● INSTRUCTION
Rewrite the data below as a numbered list, covering only the part that opens with the line containing "From what you see, is" and closes with the line containing "4. <box>0,75,380,213</box>: forested hillside". Skip blank lines and leave the pictures out.

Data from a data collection

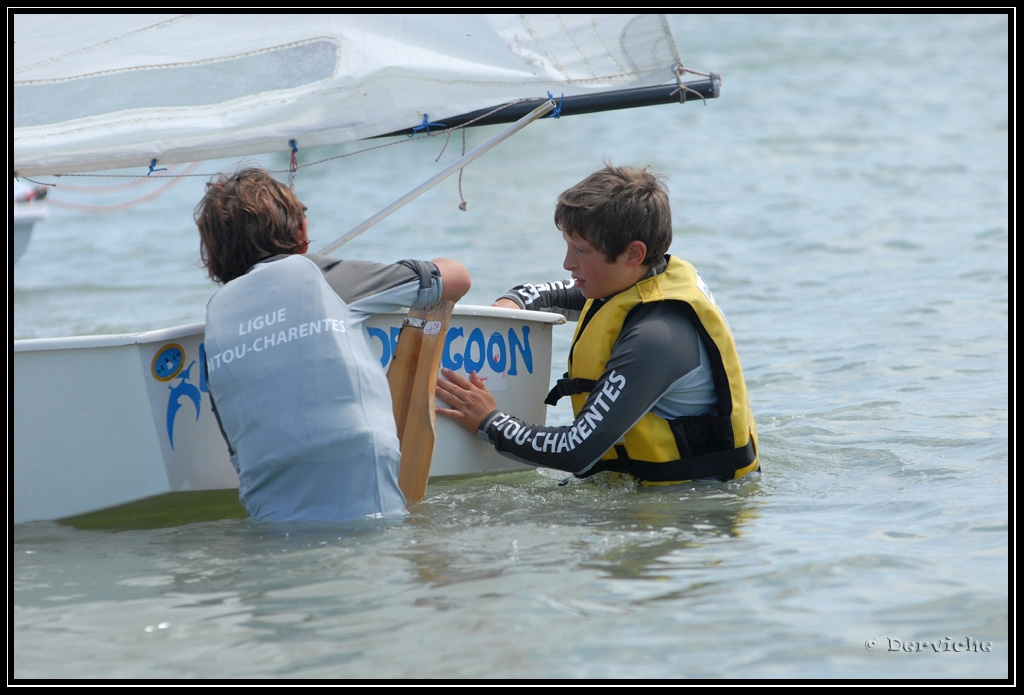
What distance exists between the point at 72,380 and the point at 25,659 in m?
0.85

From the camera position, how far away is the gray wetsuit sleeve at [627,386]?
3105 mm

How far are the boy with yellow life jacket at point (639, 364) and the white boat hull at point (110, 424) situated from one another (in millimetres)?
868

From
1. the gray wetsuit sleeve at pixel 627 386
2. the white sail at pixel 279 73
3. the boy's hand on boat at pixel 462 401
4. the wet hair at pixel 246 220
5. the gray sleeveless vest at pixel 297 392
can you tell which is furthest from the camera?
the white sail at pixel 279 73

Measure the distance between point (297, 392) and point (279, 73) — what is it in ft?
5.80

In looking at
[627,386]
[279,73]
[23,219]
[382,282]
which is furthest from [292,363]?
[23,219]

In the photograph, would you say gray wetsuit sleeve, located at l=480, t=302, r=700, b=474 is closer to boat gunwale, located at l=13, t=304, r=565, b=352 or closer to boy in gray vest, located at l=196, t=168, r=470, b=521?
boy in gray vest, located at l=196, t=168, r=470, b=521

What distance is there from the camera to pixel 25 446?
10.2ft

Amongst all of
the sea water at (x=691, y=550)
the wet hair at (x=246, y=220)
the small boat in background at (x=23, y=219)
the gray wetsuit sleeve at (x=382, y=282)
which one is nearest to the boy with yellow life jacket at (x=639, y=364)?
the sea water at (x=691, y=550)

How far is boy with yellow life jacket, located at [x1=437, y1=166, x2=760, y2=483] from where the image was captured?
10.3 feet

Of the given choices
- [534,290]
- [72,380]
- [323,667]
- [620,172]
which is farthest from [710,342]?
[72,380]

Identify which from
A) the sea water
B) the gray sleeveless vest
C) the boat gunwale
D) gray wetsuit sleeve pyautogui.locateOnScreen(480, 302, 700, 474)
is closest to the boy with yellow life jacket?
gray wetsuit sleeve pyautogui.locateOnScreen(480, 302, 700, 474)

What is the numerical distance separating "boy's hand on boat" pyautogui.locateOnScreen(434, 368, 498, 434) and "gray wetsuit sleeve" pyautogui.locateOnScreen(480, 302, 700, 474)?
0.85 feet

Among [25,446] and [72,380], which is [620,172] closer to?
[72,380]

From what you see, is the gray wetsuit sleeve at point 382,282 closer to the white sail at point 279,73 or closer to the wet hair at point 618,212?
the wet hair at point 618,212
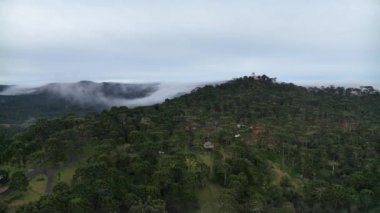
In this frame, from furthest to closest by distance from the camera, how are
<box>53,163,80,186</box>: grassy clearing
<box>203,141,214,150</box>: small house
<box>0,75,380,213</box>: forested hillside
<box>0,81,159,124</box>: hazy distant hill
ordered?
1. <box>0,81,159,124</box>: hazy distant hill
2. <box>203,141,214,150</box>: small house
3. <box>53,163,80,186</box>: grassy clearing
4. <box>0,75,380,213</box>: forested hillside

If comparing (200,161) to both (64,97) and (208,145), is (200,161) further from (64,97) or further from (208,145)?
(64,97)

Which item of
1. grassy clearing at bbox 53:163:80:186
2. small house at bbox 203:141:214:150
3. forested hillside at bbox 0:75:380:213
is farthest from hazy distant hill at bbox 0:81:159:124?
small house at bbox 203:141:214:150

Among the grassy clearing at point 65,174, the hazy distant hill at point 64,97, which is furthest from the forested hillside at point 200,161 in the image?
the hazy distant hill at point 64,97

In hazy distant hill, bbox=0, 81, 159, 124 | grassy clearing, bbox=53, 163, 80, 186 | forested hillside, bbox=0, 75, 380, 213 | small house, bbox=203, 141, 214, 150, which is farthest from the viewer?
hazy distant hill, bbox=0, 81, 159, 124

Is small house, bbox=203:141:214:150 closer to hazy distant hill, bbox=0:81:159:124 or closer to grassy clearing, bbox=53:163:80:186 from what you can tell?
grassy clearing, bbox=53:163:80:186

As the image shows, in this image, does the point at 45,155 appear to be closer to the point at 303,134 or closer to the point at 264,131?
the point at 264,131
* * *
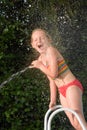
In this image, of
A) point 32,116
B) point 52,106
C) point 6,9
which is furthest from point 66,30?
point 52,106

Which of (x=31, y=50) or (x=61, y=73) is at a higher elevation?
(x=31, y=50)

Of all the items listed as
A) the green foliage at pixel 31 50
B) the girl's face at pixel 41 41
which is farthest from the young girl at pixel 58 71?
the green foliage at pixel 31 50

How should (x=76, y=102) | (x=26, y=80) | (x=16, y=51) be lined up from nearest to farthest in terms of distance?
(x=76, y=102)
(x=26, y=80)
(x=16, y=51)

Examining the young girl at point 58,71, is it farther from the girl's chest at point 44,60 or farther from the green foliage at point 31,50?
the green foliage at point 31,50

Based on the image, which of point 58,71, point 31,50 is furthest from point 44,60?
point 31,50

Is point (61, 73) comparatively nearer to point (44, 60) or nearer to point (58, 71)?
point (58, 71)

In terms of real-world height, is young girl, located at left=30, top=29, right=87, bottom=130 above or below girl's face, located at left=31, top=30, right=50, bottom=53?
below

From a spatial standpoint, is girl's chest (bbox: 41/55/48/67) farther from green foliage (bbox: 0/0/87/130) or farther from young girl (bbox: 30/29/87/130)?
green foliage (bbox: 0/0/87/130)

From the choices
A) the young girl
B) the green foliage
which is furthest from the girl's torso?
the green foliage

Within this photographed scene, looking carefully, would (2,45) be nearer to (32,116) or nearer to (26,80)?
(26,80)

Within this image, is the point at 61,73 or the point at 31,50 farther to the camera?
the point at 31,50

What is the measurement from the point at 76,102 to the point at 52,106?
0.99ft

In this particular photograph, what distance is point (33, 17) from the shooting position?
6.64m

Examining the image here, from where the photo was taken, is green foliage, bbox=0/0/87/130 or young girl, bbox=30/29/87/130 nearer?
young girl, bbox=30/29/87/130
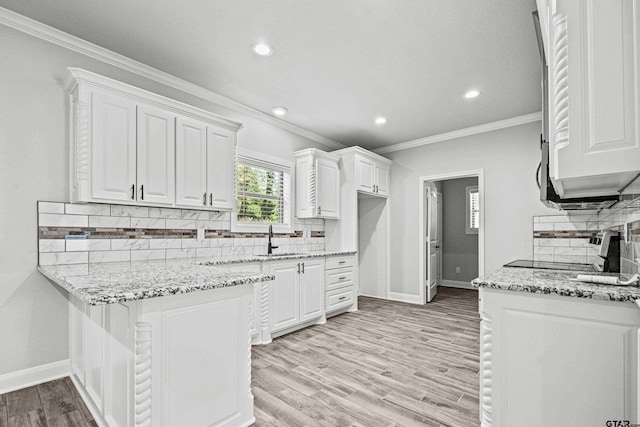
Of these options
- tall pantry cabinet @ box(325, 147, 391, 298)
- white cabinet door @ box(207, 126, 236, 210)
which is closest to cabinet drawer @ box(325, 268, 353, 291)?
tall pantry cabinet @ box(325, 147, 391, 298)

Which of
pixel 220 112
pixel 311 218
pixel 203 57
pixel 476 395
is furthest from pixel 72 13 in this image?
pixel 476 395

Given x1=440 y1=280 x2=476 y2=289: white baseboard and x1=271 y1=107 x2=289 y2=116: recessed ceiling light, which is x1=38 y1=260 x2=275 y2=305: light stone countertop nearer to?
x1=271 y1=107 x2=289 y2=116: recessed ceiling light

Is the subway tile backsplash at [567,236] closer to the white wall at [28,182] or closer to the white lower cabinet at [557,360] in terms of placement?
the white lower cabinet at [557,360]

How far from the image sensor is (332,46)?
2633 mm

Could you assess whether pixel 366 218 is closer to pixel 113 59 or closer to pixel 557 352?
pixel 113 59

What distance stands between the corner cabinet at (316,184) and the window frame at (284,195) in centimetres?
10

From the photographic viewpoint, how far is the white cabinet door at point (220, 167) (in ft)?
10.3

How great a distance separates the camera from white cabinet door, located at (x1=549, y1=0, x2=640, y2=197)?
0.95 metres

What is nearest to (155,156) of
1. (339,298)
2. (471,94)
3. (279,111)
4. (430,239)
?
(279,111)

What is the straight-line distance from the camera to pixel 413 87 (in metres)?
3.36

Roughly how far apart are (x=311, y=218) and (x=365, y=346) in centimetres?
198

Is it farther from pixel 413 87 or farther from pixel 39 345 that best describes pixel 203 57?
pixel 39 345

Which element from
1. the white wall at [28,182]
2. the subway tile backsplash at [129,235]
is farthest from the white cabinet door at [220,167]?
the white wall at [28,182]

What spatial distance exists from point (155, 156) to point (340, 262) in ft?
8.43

● SOLUTION TO THE PROBLEM
1. From what you see, is the gray wetsuit sleeve at point 382,282 closer to the white sail at point 279,73 or closer to the wet hair at point 618,212?
2. the wet hair at point 618,212
3. In this frame, from furthest to closest by distance from the camera, how are
4. <box>53,163,80,186</box>: grassy clearing
5. <box>203,141,214,150</box>: small house
6. <box>0,75,380,213</box>: forested hillside
7. <box>0,81,159,124</box>: hazy distant hill
8. ordered?
9. 1. <box>0,81,159,124</box>: hazy distant hill
10. 2. <box>203,141,214,150</box>: small house
11. 3. <box>53,163,80,186</box>: grassy clearing
12. 4. <box>0,75,380,213</box>: forested hillside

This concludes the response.